Esse ambiente de “guerra santa” política criou um nicho lucrativo e perigoso. Parte significativa do apoio a essa narrativa floresceu no solo fértil de certos segmentos do neopentecostalismo e do mercado da fé, onde a Teologia da Prosperidade e um modelo empresarial de gestão de igrejas já eram predominantes. Aqui, a convergência foi natural: líderes religiosos com grande influência sobre rebanhos de fiéis perceberam o potencial de aliar seu poder espiritual a um projecto político que prometia proteger seus interesses e ampliar sua influência.

É neste cruzamento que surgem as falcatruas no nicho religioso. A militância política passou a ser financiada com os dízimos e ofertas dos fiéis, numa clara instrumentalização da fé para fins temporais. Denúncias de desvio de recursos das igrejas para campanhas, de barganha por cargos públicos e de tráfico de influência em troca de apoio legislativo a agendas morais específicas tornaram-se frequentes. O “mal” a ser combatido (a esquerda) justificaria os meios, criando uma ética situacional onde a corrupção tradicional encontra um novo verniz de legitimidade: estaria a “serviço de Deus”.

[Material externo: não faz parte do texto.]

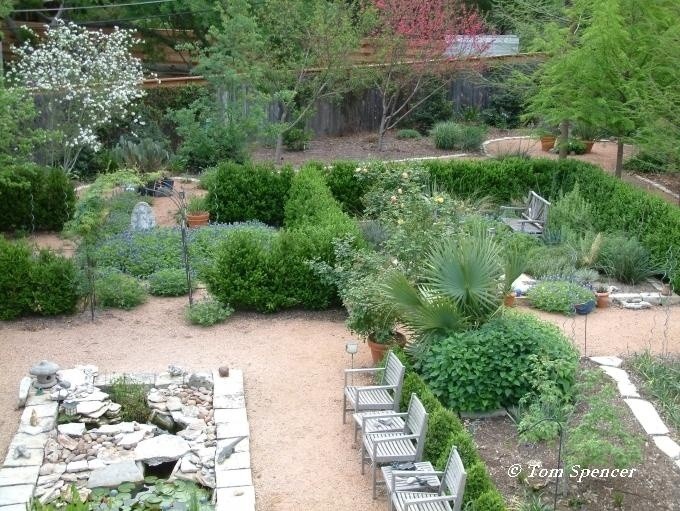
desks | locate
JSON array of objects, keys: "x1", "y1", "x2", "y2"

A figura do líder religioso torna-se, assim, um ator político de primeira ordem, um “general” nesta guerra cultural. Seus sermões misturam versículos bíblicos com slogans políticos, seus templos transformam-se em comitês eleitorais e sua autoridade espiritual é usada para endossar ou condenar candidatos. A complexidade da política é reduzida a um dualismo infantil: de um lado, os “filhos da luz”; do outro, os “filhos das trevas”.

As Consequências: A Erosão do Sagrado e do Democrático

As implicações desta “evangelização do mal” são profundamente destrutivas para ambas as esferas, a religiosa e a política.

  1. Empobrecimento da Fé: A religião é reduzida a um instrumento de poder e identidade tribal. A mensagem espiritual de amor, justiça e transcendência é ofuscada pelo ódio ao inimigo político. A fé, que poderia ser uma ponte para o diálogo, torna-se um muro de concreto.
  2. Degradação da Democracia: A política perde sua essência de debate, negociação e construção de consensos. Se o adversário é o “mal absoluto”, não há espaço para diálogo, apenas para aniquilação. A democracia, que requer o reconhecimento do outro como legítimo interlocutor, mesmo na discordância, fica impossibilitada.
  3. Radicalização e Violência: A linguagem de guerra espiritual pode facilmente transbordar para a incitação à violência real. Quando se crê estar lutando contra as forças do mal, a agressão pode ser vista como um ato de virtude. A segurança de políticos, jornalistas e de próprios fiéis dissidentes pode ficar em risco.
  4. Crise de Representação: A corrupção no nicho religioso-político mina a confiança nas instituições, tanto religiosas quanto estatais. O fiel e o cidadão sentem-se duplamente traídos: espiritualmente, pela instrumentalização de sua crença, e civicamente, pela perpetuação de práticas corruptas sob um manto de moralidade.

Conclusão: Para Além do Maniqueísmo

O Brasil enfrenta um desafio que vai além das disputas políticas habituais. Enfrenta uma crise de significado, onde narrativas totalizantes tentam explicar (e simplificar) excessivamente a complexidade nacional. A “evangelização do mal” é um sintoma perigoso desta crise.

Superá-la exige um duplo movimento: por parte das comunidades de fé, uma reafirmação da autonomia do sagrado, lembrando que nenhum partido ou líder político pode reivindicar para si o monopólio da moralidade divina. E por parte da sociedade política, um retorno à ética do diálogo, ao reconhecimento da humanidade compartilhada mesmo com quem pensa de forma diametralmente oposta.

O futuro do país depende da capacidade de seus cidadãos e líderes – religiosos e políticos – de rejeitarem a fácil tentação do maniqueísmo e de redescobrirem a difícil, mas essencial, arte de construir uma nação plural, onde o diferente não seja um demónio a exorcizar, mas um concidadão com quem se debate e, eventualmente, se pactua. Só assim se poderá fechar o ciclo desta perigosa “evangelização” que, em nome de combater o mal, acaba por alimentar os piores demónios da intolerância e da fragmentação social.